Foto: Getty Images/AFP/Gianluigi Guercia
Eleições 1999: RENAMO revolta-se
Nas segundas eleições, em 1999, Joaquim Chissano e a FRELIMO voltaram a ganhar. Mas o processo foi novamente marcado por graves irregularidades, a RENAMO diz que houve fraude e contestou com mais veemência. E no ano 2000 apoiantes da RENAMO manifestaram-se em Montepuez província de Cabo Delgado, contra os resultados. Cerca de 700 manifestantes terão sido detidos e mortos por asfixia nas celas.
Foto: Marc Dietrich-Fotolia.com
Rastilho para o barril de pólvora já arde
As sucessivas irregularidades nas eleições, a lei eleitoral desajustada e difícil integração dos ex-guerrilheiros da RENAMO no exército nacional foram os principais pontos que aumentaram a tensão com o Governo. A falta de confiança que caracteriza a relação entre as partes aumentou.
Foto: Gerald Henzinger
As armas falam novamente
Em 2013 a polícia e homens da RENAMO confrontaram-se. Era o início dos conflitos armados. Nesse ano a RENAMO recusa a aprovação da Lei Eleitoral e não participa nas autárquicas. Há um interregno no conflito para a realização de eleições gerais em 2014. A RENAMO perde e acusa a FRELIMO de fraude. O país volta a ser palco de guerra. RENAMO exige governar as seis províncias onde diz ter ganho.
Foto: Fernando Veloso
Guebuza e Dhlakama: o braço de ferro até ao fim
Em setembro de 2014 o Presidente Armando Guebuza e o líder da RENAMO chegam a acordo para por fim ao conflito armado. Abriu-se assim caminho para as eleições gerais, onde a RENAMO participou. Mas as negociações entre os dois homens nunca foram fáceis. Para começar os encontros foram poucos.
Foto: Jinty Jackson/AFP/Getty Images
Na guerra vale tudo
Em Setembro de 2015 Dhlakama sofreu dois atentados.
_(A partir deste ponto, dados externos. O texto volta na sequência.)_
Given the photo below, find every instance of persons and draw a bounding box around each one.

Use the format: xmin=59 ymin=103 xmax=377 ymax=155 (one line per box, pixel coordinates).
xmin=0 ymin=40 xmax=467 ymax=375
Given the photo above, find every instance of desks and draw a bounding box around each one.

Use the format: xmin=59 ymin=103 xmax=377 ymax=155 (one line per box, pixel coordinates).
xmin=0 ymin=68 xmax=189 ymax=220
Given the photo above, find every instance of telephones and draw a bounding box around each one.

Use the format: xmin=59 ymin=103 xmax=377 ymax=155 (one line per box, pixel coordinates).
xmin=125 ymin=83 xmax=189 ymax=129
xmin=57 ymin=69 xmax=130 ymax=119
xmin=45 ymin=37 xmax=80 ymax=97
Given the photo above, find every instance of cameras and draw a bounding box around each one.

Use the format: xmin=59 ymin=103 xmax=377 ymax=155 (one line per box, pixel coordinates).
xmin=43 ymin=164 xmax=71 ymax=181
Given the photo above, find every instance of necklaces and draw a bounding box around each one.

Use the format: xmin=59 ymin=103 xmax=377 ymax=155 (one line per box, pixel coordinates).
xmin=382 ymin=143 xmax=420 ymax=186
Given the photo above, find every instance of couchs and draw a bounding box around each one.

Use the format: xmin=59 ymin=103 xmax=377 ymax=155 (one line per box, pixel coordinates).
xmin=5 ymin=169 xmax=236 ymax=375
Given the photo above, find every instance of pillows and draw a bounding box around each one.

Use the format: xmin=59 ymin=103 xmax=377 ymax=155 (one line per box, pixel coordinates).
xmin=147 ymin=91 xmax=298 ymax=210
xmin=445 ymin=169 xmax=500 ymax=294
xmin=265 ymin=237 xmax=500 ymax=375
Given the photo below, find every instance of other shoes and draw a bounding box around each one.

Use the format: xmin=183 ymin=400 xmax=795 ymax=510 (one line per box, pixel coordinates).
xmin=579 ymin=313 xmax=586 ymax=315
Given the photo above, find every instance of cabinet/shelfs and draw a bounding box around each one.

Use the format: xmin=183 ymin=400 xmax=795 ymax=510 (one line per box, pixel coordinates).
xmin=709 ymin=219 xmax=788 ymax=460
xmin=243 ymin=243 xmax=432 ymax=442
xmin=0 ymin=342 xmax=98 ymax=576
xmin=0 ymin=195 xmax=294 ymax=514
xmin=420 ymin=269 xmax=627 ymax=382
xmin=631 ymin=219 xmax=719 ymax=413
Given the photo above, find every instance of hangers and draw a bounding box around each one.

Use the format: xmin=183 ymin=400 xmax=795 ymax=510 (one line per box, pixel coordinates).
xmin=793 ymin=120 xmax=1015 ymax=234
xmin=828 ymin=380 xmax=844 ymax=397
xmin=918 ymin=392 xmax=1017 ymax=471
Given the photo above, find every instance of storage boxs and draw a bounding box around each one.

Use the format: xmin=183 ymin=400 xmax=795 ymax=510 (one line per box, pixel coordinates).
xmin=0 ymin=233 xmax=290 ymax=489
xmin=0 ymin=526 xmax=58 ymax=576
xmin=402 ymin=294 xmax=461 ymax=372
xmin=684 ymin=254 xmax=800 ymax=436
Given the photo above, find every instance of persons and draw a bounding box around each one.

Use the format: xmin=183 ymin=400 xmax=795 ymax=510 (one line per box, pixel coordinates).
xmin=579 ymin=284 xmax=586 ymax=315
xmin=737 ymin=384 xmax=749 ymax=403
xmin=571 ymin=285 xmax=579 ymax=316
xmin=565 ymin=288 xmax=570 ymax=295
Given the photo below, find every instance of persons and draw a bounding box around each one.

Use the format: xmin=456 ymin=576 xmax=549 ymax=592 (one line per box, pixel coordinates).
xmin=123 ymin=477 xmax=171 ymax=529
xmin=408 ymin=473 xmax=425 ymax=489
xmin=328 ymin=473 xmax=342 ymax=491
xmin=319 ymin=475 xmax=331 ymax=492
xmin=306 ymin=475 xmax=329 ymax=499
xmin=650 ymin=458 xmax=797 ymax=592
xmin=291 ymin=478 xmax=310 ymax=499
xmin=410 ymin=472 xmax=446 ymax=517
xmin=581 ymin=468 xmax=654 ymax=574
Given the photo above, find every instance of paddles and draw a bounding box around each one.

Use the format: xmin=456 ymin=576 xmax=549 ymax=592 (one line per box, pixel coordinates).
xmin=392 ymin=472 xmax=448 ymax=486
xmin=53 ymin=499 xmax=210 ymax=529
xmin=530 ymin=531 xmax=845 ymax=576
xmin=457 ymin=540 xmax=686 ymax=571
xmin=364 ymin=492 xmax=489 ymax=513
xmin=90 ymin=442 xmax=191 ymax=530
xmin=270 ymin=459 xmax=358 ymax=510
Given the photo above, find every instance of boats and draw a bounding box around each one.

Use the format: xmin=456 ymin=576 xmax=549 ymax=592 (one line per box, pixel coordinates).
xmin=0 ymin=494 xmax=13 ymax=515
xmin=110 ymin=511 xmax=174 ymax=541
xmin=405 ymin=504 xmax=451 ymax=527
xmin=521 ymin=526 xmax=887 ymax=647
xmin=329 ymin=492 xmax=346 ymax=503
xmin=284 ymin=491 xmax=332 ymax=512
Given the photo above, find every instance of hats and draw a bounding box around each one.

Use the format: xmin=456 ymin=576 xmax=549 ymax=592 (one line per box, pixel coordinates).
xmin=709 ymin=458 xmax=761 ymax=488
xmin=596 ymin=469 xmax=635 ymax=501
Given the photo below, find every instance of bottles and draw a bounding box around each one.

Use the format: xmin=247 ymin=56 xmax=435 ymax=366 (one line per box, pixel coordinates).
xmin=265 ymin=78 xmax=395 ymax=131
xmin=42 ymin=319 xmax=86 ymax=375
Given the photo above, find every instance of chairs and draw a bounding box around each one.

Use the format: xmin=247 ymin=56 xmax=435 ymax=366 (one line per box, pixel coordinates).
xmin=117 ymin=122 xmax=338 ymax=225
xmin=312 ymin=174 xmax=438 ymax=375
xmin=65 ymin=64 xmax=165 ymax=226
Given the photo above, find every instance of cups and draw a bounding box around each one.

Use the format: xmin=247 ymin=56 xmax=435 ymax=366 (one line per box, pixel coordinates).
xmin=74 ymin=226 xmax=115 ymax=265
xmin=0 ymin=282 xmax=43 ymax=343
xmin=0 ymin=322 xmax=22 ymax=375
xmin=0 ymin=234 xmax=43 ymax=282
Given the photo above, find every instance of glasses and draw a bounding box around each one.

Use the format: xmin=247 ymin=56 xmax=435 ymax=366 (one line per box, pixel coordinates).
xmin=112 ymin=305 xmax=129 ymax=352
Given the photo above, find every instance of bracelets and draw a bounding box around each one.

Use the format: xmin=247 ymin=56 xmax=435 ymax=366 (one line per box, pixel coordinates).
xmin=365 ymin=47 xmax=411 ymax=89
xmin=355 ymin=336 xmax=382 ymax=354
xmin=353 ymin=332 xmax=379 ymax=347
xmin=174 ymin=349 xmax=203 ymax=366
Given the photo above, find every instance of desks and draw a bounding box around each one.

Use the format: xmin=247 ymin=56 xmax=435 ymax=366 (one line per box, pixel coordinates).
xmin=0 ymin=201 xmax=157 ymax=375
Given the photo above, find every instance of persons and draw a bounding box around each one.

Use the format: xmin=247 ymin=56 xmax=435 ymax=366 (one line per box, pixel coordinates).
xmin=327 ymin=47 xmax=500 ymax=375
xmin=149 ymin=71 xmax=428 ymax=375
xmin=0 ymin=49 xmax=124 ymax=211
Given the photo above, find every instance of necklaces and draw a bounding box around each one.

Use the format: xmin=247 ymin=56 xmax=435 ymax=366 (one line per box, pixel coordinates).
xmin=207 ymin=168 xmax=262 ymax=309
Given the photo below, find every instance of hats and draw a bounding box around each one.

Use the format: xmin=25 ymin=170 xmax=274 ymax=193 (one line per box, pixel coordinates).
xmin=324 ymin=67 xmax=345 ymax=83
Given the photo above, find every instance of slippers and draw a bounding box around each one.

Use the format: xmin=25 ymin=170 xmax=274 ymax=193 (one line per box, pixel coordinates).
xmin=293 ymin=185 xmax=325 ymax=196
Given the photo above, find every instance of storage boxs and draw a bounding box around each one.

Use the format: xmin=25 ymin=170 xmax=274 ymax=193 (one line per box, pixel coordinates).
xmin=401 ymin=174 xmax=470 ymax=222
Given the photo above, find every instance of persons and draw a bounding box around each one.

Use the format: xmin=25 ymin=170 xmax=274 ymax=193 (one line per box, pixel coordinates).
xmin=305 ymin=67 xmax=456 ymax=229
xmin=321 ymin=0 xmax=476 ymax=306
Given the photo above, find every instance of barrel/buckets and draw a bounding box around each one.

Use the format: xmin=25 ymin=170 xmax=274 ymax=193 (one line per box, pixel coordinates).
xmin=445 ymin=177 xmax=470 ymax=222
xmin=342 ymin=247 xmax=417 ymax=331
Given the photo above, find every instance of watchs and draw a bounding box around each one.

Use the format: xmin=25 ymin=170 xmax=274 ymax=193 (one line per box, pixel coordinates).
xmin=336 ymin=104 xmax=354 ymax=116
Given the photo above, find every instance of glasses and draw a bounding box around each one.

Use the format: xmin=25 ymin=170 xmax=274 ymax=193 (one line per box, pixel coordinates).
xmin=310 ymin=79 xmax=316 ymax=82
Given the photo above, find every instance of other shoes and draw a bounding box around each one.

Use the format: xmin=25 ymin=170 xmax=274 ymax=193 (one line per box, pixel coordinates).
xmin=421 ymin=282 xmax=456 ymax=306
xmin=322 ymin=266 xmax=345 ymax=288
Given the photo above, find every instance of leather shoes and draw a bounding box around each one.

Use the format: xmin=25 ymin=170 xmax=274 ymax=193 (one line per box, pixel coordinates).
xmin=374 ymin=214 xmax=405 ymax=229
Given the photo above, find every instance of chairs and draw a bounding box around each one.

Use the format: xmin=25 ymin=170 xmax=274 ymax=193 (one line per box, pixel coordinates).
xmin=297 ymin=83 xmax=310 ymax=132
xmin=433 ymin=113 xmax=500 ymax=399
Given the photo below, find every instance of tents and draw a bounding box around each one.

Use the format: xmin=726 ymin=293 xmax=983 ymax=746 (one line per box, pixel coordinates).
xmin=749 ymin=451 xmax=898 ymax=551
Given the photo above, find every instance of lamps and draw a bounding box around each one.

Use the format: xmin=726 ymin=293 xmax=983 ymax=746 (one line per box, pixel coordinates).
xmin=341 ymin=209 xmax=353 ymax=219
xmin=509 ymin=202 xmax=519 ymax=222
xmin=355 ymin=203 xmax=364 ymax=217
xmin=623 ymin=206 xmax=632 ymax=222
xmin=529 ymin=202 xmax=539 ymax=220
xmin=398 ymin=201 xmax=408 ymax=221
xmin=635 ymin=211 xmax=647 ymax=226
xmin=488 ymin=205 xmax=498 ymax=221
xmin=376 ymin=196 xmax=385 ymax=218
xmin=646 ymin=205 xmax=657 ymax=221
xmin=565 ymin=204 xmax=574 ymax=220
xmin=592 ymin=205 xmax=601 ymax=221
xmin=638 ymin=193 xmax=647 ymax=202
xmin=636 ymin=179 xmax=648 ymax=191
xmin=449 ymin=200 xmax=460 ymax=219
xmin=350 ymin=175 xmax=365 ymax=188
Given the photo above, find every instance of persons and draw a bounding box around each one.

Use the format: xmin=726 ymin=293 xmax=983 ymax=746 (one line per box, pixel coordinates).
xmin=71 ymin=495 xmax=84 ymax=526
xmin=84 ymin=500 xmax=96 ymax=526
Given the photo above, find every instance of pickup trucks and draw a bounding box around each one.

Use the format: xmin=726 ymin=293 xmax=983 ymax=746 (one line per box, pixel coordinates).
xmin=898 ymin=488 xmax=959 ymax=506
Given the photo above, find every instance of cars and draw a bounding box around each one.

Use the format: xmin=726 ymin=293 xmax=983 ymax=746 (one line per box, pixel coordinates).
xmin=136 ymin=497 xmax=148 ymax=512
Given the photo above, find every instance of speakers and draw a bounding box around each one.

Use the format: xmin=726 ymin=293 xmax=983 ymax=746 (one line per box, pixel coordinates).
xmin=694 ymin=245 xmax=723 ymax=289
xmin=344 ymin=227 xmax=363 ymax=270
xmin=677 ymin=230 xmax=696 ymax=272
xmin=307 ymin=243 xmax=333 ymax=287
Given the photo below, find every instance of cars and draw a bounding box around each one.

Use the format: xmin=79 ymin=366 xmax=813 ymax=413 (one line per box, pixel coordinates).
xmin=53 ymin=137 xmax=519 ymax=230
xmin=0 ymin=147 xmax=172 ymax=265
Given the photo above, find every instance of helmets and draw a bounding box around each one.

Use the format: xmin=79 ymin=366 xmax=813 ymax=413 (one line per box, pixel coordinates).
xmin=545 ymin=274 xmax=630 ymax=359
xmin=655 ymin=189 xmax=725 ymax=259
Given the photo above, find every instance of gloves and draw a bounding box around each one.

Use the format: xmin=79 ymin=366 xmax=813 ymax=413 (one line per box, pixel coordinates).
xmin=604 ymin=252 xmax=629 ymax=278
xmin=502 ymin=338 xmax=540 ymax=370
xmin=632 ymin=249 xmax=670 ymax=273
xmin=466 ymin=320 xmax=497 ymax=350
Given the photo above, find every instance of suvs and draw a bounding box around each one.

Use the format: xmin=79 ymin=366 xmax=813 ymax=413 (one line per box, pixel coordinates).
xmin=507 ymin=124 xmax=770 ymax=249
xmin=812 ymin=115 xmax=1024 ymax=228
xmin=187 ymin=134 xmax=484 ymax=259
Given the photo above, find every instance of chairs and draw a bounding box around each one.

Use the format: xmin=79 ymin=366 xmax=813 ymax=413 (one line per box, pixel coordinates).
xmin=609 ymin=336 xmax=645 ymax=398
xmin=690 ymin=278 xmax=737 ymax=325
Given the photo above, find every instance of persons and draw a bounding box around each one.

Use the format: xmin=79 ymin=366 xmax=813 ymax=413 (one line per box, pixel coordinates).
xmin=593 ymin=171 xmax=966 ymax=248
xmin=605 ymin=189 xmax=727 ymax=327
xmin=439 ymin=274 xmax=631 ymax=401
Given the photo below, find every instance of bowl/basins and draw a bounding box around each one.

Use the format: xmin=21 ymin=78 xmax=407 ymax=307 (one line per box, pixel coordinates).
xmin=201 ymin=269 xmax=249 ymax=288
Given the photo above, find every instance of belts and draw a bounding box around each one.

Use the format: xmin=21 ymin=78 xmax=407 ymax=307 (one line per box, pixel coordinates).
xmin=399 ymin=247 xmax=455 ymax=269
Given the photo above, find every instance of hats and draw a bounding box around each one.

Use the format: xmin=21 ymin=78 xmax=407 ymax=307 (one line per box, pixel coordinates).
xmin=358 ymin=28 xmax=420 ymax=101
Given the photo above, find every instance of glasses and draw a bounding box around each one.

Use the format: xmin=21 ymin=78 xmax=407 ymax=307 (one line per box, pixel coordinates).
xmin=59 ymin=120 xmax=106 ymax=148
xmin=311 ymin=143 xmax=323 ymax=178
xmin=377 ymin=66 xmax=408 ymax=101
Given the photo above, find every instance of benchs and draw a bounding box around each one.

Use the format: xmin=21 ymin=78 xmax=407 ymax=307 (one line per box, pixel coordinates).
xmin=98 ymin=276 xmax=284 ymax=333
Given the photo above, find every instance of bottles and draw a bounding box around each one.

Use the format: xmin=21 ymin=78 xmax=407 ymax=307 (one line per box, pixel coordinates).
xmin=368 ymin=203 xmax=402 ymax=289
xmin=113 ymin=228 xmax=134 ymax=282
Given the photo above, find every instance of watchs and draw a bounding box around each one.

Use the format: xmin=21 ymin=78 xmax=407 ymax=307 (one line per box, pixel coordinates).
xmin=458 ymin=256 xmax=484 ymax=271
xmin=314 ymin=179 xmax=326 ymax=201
Um deles contra a coluna em que viajava, de Manica a Nampula. Afonso Dhlakama saiu ileso, mas segundo relatos morreram várias pessoas. Mais tarde várias viaturas da comitiva do líder da RENAMO foram queimadas. Dhlakama acusou a FRELIMO pelos atentados.
Foto: DW/A. Sebastião
Cerco a casa de Afonso Dhlakama
Em outubro de 2015 a guarda pessoal do líder da RENAMO foi desarmada pelas forças governamentais durante um cerco à sua residência na cidade da Beira. O Governo pretendia um desarmamento forçado dos homens da RENAMO. O desarmamento da maior força da oposição é um dos pontos controversos nas negociações de paz.
Foto: picture-alliance/dpa/A. Catueira
Diálogo de paz pouco frutífero
Infindáveis rondas marcaram as negociações de paz. E em paralelo as armas falavam nas matas, membros da RENAMO eram assassinados a média de um por mês em 2016. Observadores e mediadores, nacionais e internacionais, entraram e saíram do barulho sem conseguir muito. Houve também adiamentos de rondas e algumas pausas no processo.
Foto: Leonel Matias
Dhlakama e Nyusi: maior proximidade, bons sinais
Em agosto de 2017 o Presidente Nyusi deslocou-se à Gorongosa, bastião da RENAMO, para se encontrar com Dhlakama. Os dois líderes acordaram sobre os próximos passos no processo de paz. Esperavam um acordo de paz até ao final de 2017, mas tal não deverá acontecer. Entretanto, Dhlakama está satisfeito com o andamento das negociações. O sigilo entre os dois parece ser o segredo de um bom entendimento.